DOCUMENT SECTION:
Giving Streaming Systems Memory: Checkpointing and Progress Recovery

Yesterday, we learned how to make a system hit the brakes when it’s overloaded. But there’s an even more important question: How does the courier know how far they’ve gotten?

Today, let’s talk about checkpoint.

The Courier’s Memory Problem: Which Package Am I On?

Imagine you’re a hardworking courier. You’ve delivered 500 packages in a single day. Suddenly—your phone runs out of battery and the system restarts.

The bad scenario:

The system says: “Let’s start over from package #1.”
You: “What? I already delivered up to #487!”

The ideal scenario:

The system says: “Welcome back. You stopped at package #487.”
You: “Perfect. I’ll continue from #488.”

That’s the core problem we’re solving today:

How do we accurately record progress and resume from the correct position?

Checkpoint as progress reporting.

Think of Checkpoint as Regular Progress Reports

In the world of stream processing, a checkpoint is like a courier regularly calling the dispatch center:

“I’m on Route A, just finished package #157. On Route B, I’m at package #89.”

The dispatch center writes this down on a whiteboard:

Delivery Progress Log
Route A: ✓ Package #157
Route B: ✓ Package #89
Last updated: 14:30

Now, even if the courier’s phone dies, they can restart from the correct spot.

A Simple Checkpoint Implementation

Let’s add this regular progress reporting mechanism to our Simple Streaming system.

Note: All code in this article is pseudo-code for educational and conceptual illustration. Focus on understanding the architecture and logic, not on running the exact code. To keep today’s focus clear, we’ll simplify some implementation details from previous days and concentrate on the checkpoint mechanism itself.

Designing the Progress Tracker

Our checkpoint system needs to track and persist processing progress. Here’s the high-level flow.

EXTRACTED INFORMATION:
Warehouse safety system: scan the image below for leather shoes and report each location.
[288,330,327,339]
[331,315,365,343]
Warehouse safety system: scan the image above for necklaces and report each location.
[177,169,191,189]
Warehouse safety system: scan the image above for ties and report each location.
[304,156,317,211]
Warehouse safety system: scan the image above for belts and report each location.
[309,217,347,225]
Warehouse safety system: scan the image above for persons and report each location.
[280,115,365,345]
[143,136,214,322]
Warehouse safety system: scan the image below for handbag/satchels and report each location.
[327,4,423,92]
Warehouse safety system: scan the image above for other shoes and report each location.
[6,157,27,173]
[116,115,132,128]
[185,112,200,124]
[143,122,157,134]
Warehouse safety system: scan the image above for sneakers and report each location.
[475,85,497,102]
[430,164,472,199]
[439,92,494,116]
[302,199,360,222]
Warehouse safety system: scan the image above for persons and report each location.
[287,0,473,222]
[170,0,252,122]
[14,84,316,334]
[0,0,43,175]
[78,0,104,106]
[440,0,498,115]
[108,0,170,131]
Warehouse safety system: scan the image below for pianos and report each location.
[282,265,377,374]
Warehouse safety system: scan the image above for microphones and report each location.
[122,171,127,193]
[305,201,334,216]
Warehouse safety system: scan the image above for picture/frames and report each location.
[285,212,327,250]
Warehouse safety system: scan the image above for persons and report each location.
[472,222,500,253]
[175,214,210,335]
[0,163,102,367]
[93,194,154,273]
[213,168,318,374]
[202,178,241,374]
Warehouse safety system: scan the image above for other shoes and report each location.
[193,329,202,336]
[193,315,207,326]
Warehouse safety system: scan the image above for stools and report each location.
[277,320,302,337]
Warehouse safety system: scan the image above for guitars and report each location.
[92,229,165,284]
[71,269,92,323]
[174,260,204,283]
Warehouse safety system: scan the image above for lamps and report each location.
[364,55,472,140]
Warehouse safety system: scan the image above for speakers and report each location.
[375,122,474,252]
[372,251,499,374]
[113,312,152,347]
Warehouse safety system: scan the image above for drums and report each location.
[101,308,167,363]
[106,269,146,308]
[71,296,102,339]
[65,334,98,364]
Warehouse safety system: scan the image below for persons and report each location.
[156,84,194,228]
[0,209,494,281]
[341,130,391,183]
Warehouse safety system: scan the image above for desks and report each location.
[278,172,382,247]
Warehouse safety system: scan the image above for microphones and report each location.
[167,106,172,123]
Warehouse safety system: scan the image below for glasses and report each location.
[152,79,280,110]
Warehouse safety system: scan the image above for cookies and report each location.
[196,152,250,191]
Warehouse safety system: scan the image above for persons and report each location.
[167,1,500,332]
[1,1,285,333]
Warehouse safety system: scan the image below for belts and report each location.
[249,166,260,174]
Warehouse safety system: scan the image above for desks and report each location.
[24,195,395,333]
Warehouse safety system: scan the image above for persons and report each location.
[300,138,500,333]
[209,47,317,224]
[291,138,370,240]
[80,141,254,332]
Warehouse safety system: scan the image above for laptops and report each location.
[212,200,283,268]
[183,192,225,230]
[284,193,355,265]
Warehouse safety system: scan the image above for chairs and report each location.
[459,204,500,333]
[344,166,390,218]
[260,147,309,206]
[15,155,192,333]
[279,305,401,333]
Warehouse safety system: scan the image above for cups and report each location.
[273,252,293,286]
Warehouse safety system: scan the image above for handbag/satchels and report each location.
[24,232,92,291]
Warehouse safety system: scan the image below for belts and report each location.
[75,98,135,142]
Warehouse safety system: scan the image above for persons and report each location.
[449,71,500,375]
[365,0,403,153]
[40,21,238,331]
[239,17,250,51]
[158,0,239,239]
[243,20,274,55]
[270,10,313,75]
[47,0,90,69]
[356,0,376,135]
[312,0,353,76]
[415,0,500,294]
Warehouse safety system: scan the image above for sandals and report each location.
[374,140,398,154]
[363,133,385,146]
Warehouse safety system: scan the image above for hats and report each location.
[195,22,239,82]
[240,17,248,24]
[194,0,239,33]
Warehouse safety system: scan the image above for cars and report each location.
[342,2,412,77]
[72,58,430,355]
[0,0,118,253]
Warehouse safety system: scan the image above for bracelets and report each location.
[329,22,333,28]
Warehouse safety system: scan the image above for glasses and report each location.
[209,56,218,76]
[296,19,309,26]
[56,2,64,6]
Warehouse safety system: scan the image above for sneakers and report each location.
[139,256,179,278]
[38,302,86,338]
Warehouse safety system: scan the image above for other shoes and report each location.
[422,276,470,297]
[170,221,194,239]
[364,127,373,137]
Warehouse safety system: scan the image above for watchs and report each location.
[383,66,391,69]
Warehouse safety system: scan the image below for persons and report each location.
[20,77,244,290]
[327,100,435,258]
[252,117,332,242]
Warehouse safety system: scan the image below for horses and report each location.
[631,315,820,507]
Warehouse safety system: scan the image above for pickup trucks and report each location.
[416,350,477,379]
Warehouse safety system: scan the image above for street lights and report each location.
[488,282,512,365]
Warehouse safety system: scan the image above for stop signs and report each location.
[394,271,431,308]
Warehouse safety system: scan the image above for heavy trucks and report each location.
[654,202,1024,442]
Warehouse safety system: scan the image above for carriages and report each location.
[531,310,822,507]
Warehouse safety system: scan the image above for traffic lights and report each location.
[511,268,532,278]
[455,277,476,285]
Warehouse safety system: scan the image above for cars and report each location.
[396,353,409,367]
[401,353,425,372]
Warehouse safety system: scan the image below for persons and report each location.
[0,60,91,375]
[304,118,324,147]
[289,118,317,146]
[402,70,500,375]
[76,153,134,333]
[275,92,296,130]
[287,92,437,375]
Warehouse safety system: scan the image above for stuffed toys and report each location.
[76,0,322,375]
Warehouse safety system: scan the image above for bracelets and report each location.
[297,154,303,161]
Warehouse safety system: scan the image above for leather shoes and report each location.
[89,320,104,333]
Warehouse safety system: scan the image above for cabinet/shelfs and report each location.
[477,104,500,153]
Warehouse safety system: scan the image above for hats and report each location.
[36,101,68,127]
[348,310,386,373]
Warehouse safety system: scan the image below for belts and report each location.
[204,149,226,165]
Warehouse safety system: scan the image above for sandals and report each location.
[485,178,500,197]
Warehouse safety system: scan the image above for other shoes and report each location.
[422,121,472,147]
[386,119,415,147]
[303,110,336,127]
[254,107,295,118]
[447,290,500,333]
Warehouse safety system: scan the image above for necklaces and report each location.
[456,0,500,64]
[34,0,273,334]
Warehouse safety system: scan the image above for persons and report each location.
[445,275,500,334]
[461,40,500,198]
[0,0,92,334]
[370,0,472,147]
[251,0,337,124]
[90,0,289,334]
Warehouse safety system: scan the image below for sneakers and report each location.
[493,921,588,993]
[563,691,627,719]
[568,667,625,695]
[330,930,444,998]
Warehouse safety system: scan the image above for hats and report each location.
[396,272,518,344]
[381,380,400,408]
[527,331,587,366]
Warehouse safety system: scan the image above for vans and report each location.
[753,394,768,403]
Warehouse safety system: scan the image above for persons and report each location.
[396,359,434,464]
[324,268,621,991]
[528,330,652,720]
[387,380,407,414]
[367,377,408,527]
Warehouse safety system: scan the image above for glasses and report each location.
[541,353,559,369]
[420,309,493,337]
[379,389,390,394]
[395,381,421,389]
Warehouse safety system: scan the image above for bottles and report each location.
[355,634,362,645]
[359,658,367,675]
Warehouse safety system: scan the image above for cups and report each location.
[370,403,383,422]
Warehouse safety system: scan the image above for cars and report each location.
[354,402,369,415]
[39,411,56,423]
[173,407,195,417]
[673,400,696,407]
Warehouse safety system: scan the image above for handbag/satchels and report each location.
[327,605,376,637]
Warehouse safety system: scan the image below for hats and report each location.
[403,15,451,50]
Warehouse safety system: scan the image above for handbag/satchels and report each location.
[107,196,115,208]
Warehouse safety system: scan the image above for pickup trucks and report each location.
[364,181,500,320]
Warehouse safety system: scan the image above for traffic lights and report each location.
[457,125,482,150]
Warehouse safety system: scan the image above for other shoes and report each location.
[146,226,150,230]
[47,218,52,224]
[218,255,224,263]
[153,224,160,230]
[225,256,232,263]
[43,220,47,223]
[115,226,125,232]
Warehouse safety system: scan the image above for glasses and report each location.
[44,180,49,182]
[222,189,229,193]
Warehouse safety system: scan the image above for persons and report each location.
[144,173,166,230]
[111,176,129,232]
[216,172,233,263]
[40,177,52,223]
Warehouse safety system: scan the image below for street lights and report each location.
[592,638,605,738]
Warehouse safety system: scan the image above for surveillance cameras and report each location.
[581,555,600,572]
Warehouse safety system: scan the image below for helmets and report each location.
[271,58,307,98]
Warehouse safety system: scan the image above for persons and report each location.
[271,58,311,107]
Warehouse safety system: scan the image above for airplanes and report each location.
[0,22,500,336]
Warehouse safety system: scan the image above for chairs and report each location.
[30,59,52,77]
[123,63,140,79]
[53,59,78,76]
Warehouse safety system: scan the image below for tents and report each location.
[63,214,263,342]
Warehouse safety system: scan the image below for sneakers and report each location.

WHAT TO WORK ON:
Write out the whole checkpointing and progress recovery text word for word. The rows are separate material.

TASK RESULT:
Giving Streaming Systems Memory: Checkpointing and Progress Recovery

Yesterday, we learned how to make a system hit the brakes when it’s overloaded. But there’s an even more important question: How does the courier know how far they’ve gotten?

Today, let’s talk about checkpoint.

The Courier’s Memory Problem: Which Package Am I On?

Imagine you’re a hardworking courier. You’ve delivered 500 packages in a single day. Suddenly—your phone runs out of battery and the system restarts.

The bad scenario:

The system says: “Let’s start over from package #1.”
You: “What? I already delivered up to #487!”

The ideal scenario:

The system says: “Welcome back. You stopped at package #487.”
You: “Perfect. I’ll continue from #488.”

That’s the core problem we’re solving today:

How do we accurately record progress and resume from the correct position?

Checkpoint as progress reporting.

Think of Checkpoint as Regular Progress Reports

In the world of stream processing, a checkpoint is like a courier regularly calling the dispatch center:

“I’m on Route A, just finished package #157. On Route B, I’m at package #89.”

The dispatch center writes this down on a whiteboard:

Delivery Progress Log
Route A: ✓ Package #157
Route B: ✓ Package #89
Last updated: 14:30

Now, even if the courier’s phone dies, they can restart from the correct spot.

A Simple Checkpoint Implementation

Let’s add this regular progress reporting mechanism to our Simple Streaming system.

Note: All code in this article is pseudo-code for educational and conceptual illustration. Focus on understanding the architecture and logic, not on running the exact code. To keep today’s focus clear, we’ll simplify some implementation details from previous days and concentrate on the checkpoint mechanism itself.

Designing the Progress Tracker

Our checkpoint system needs to track and persist processing progress. Here’s the high-level flow.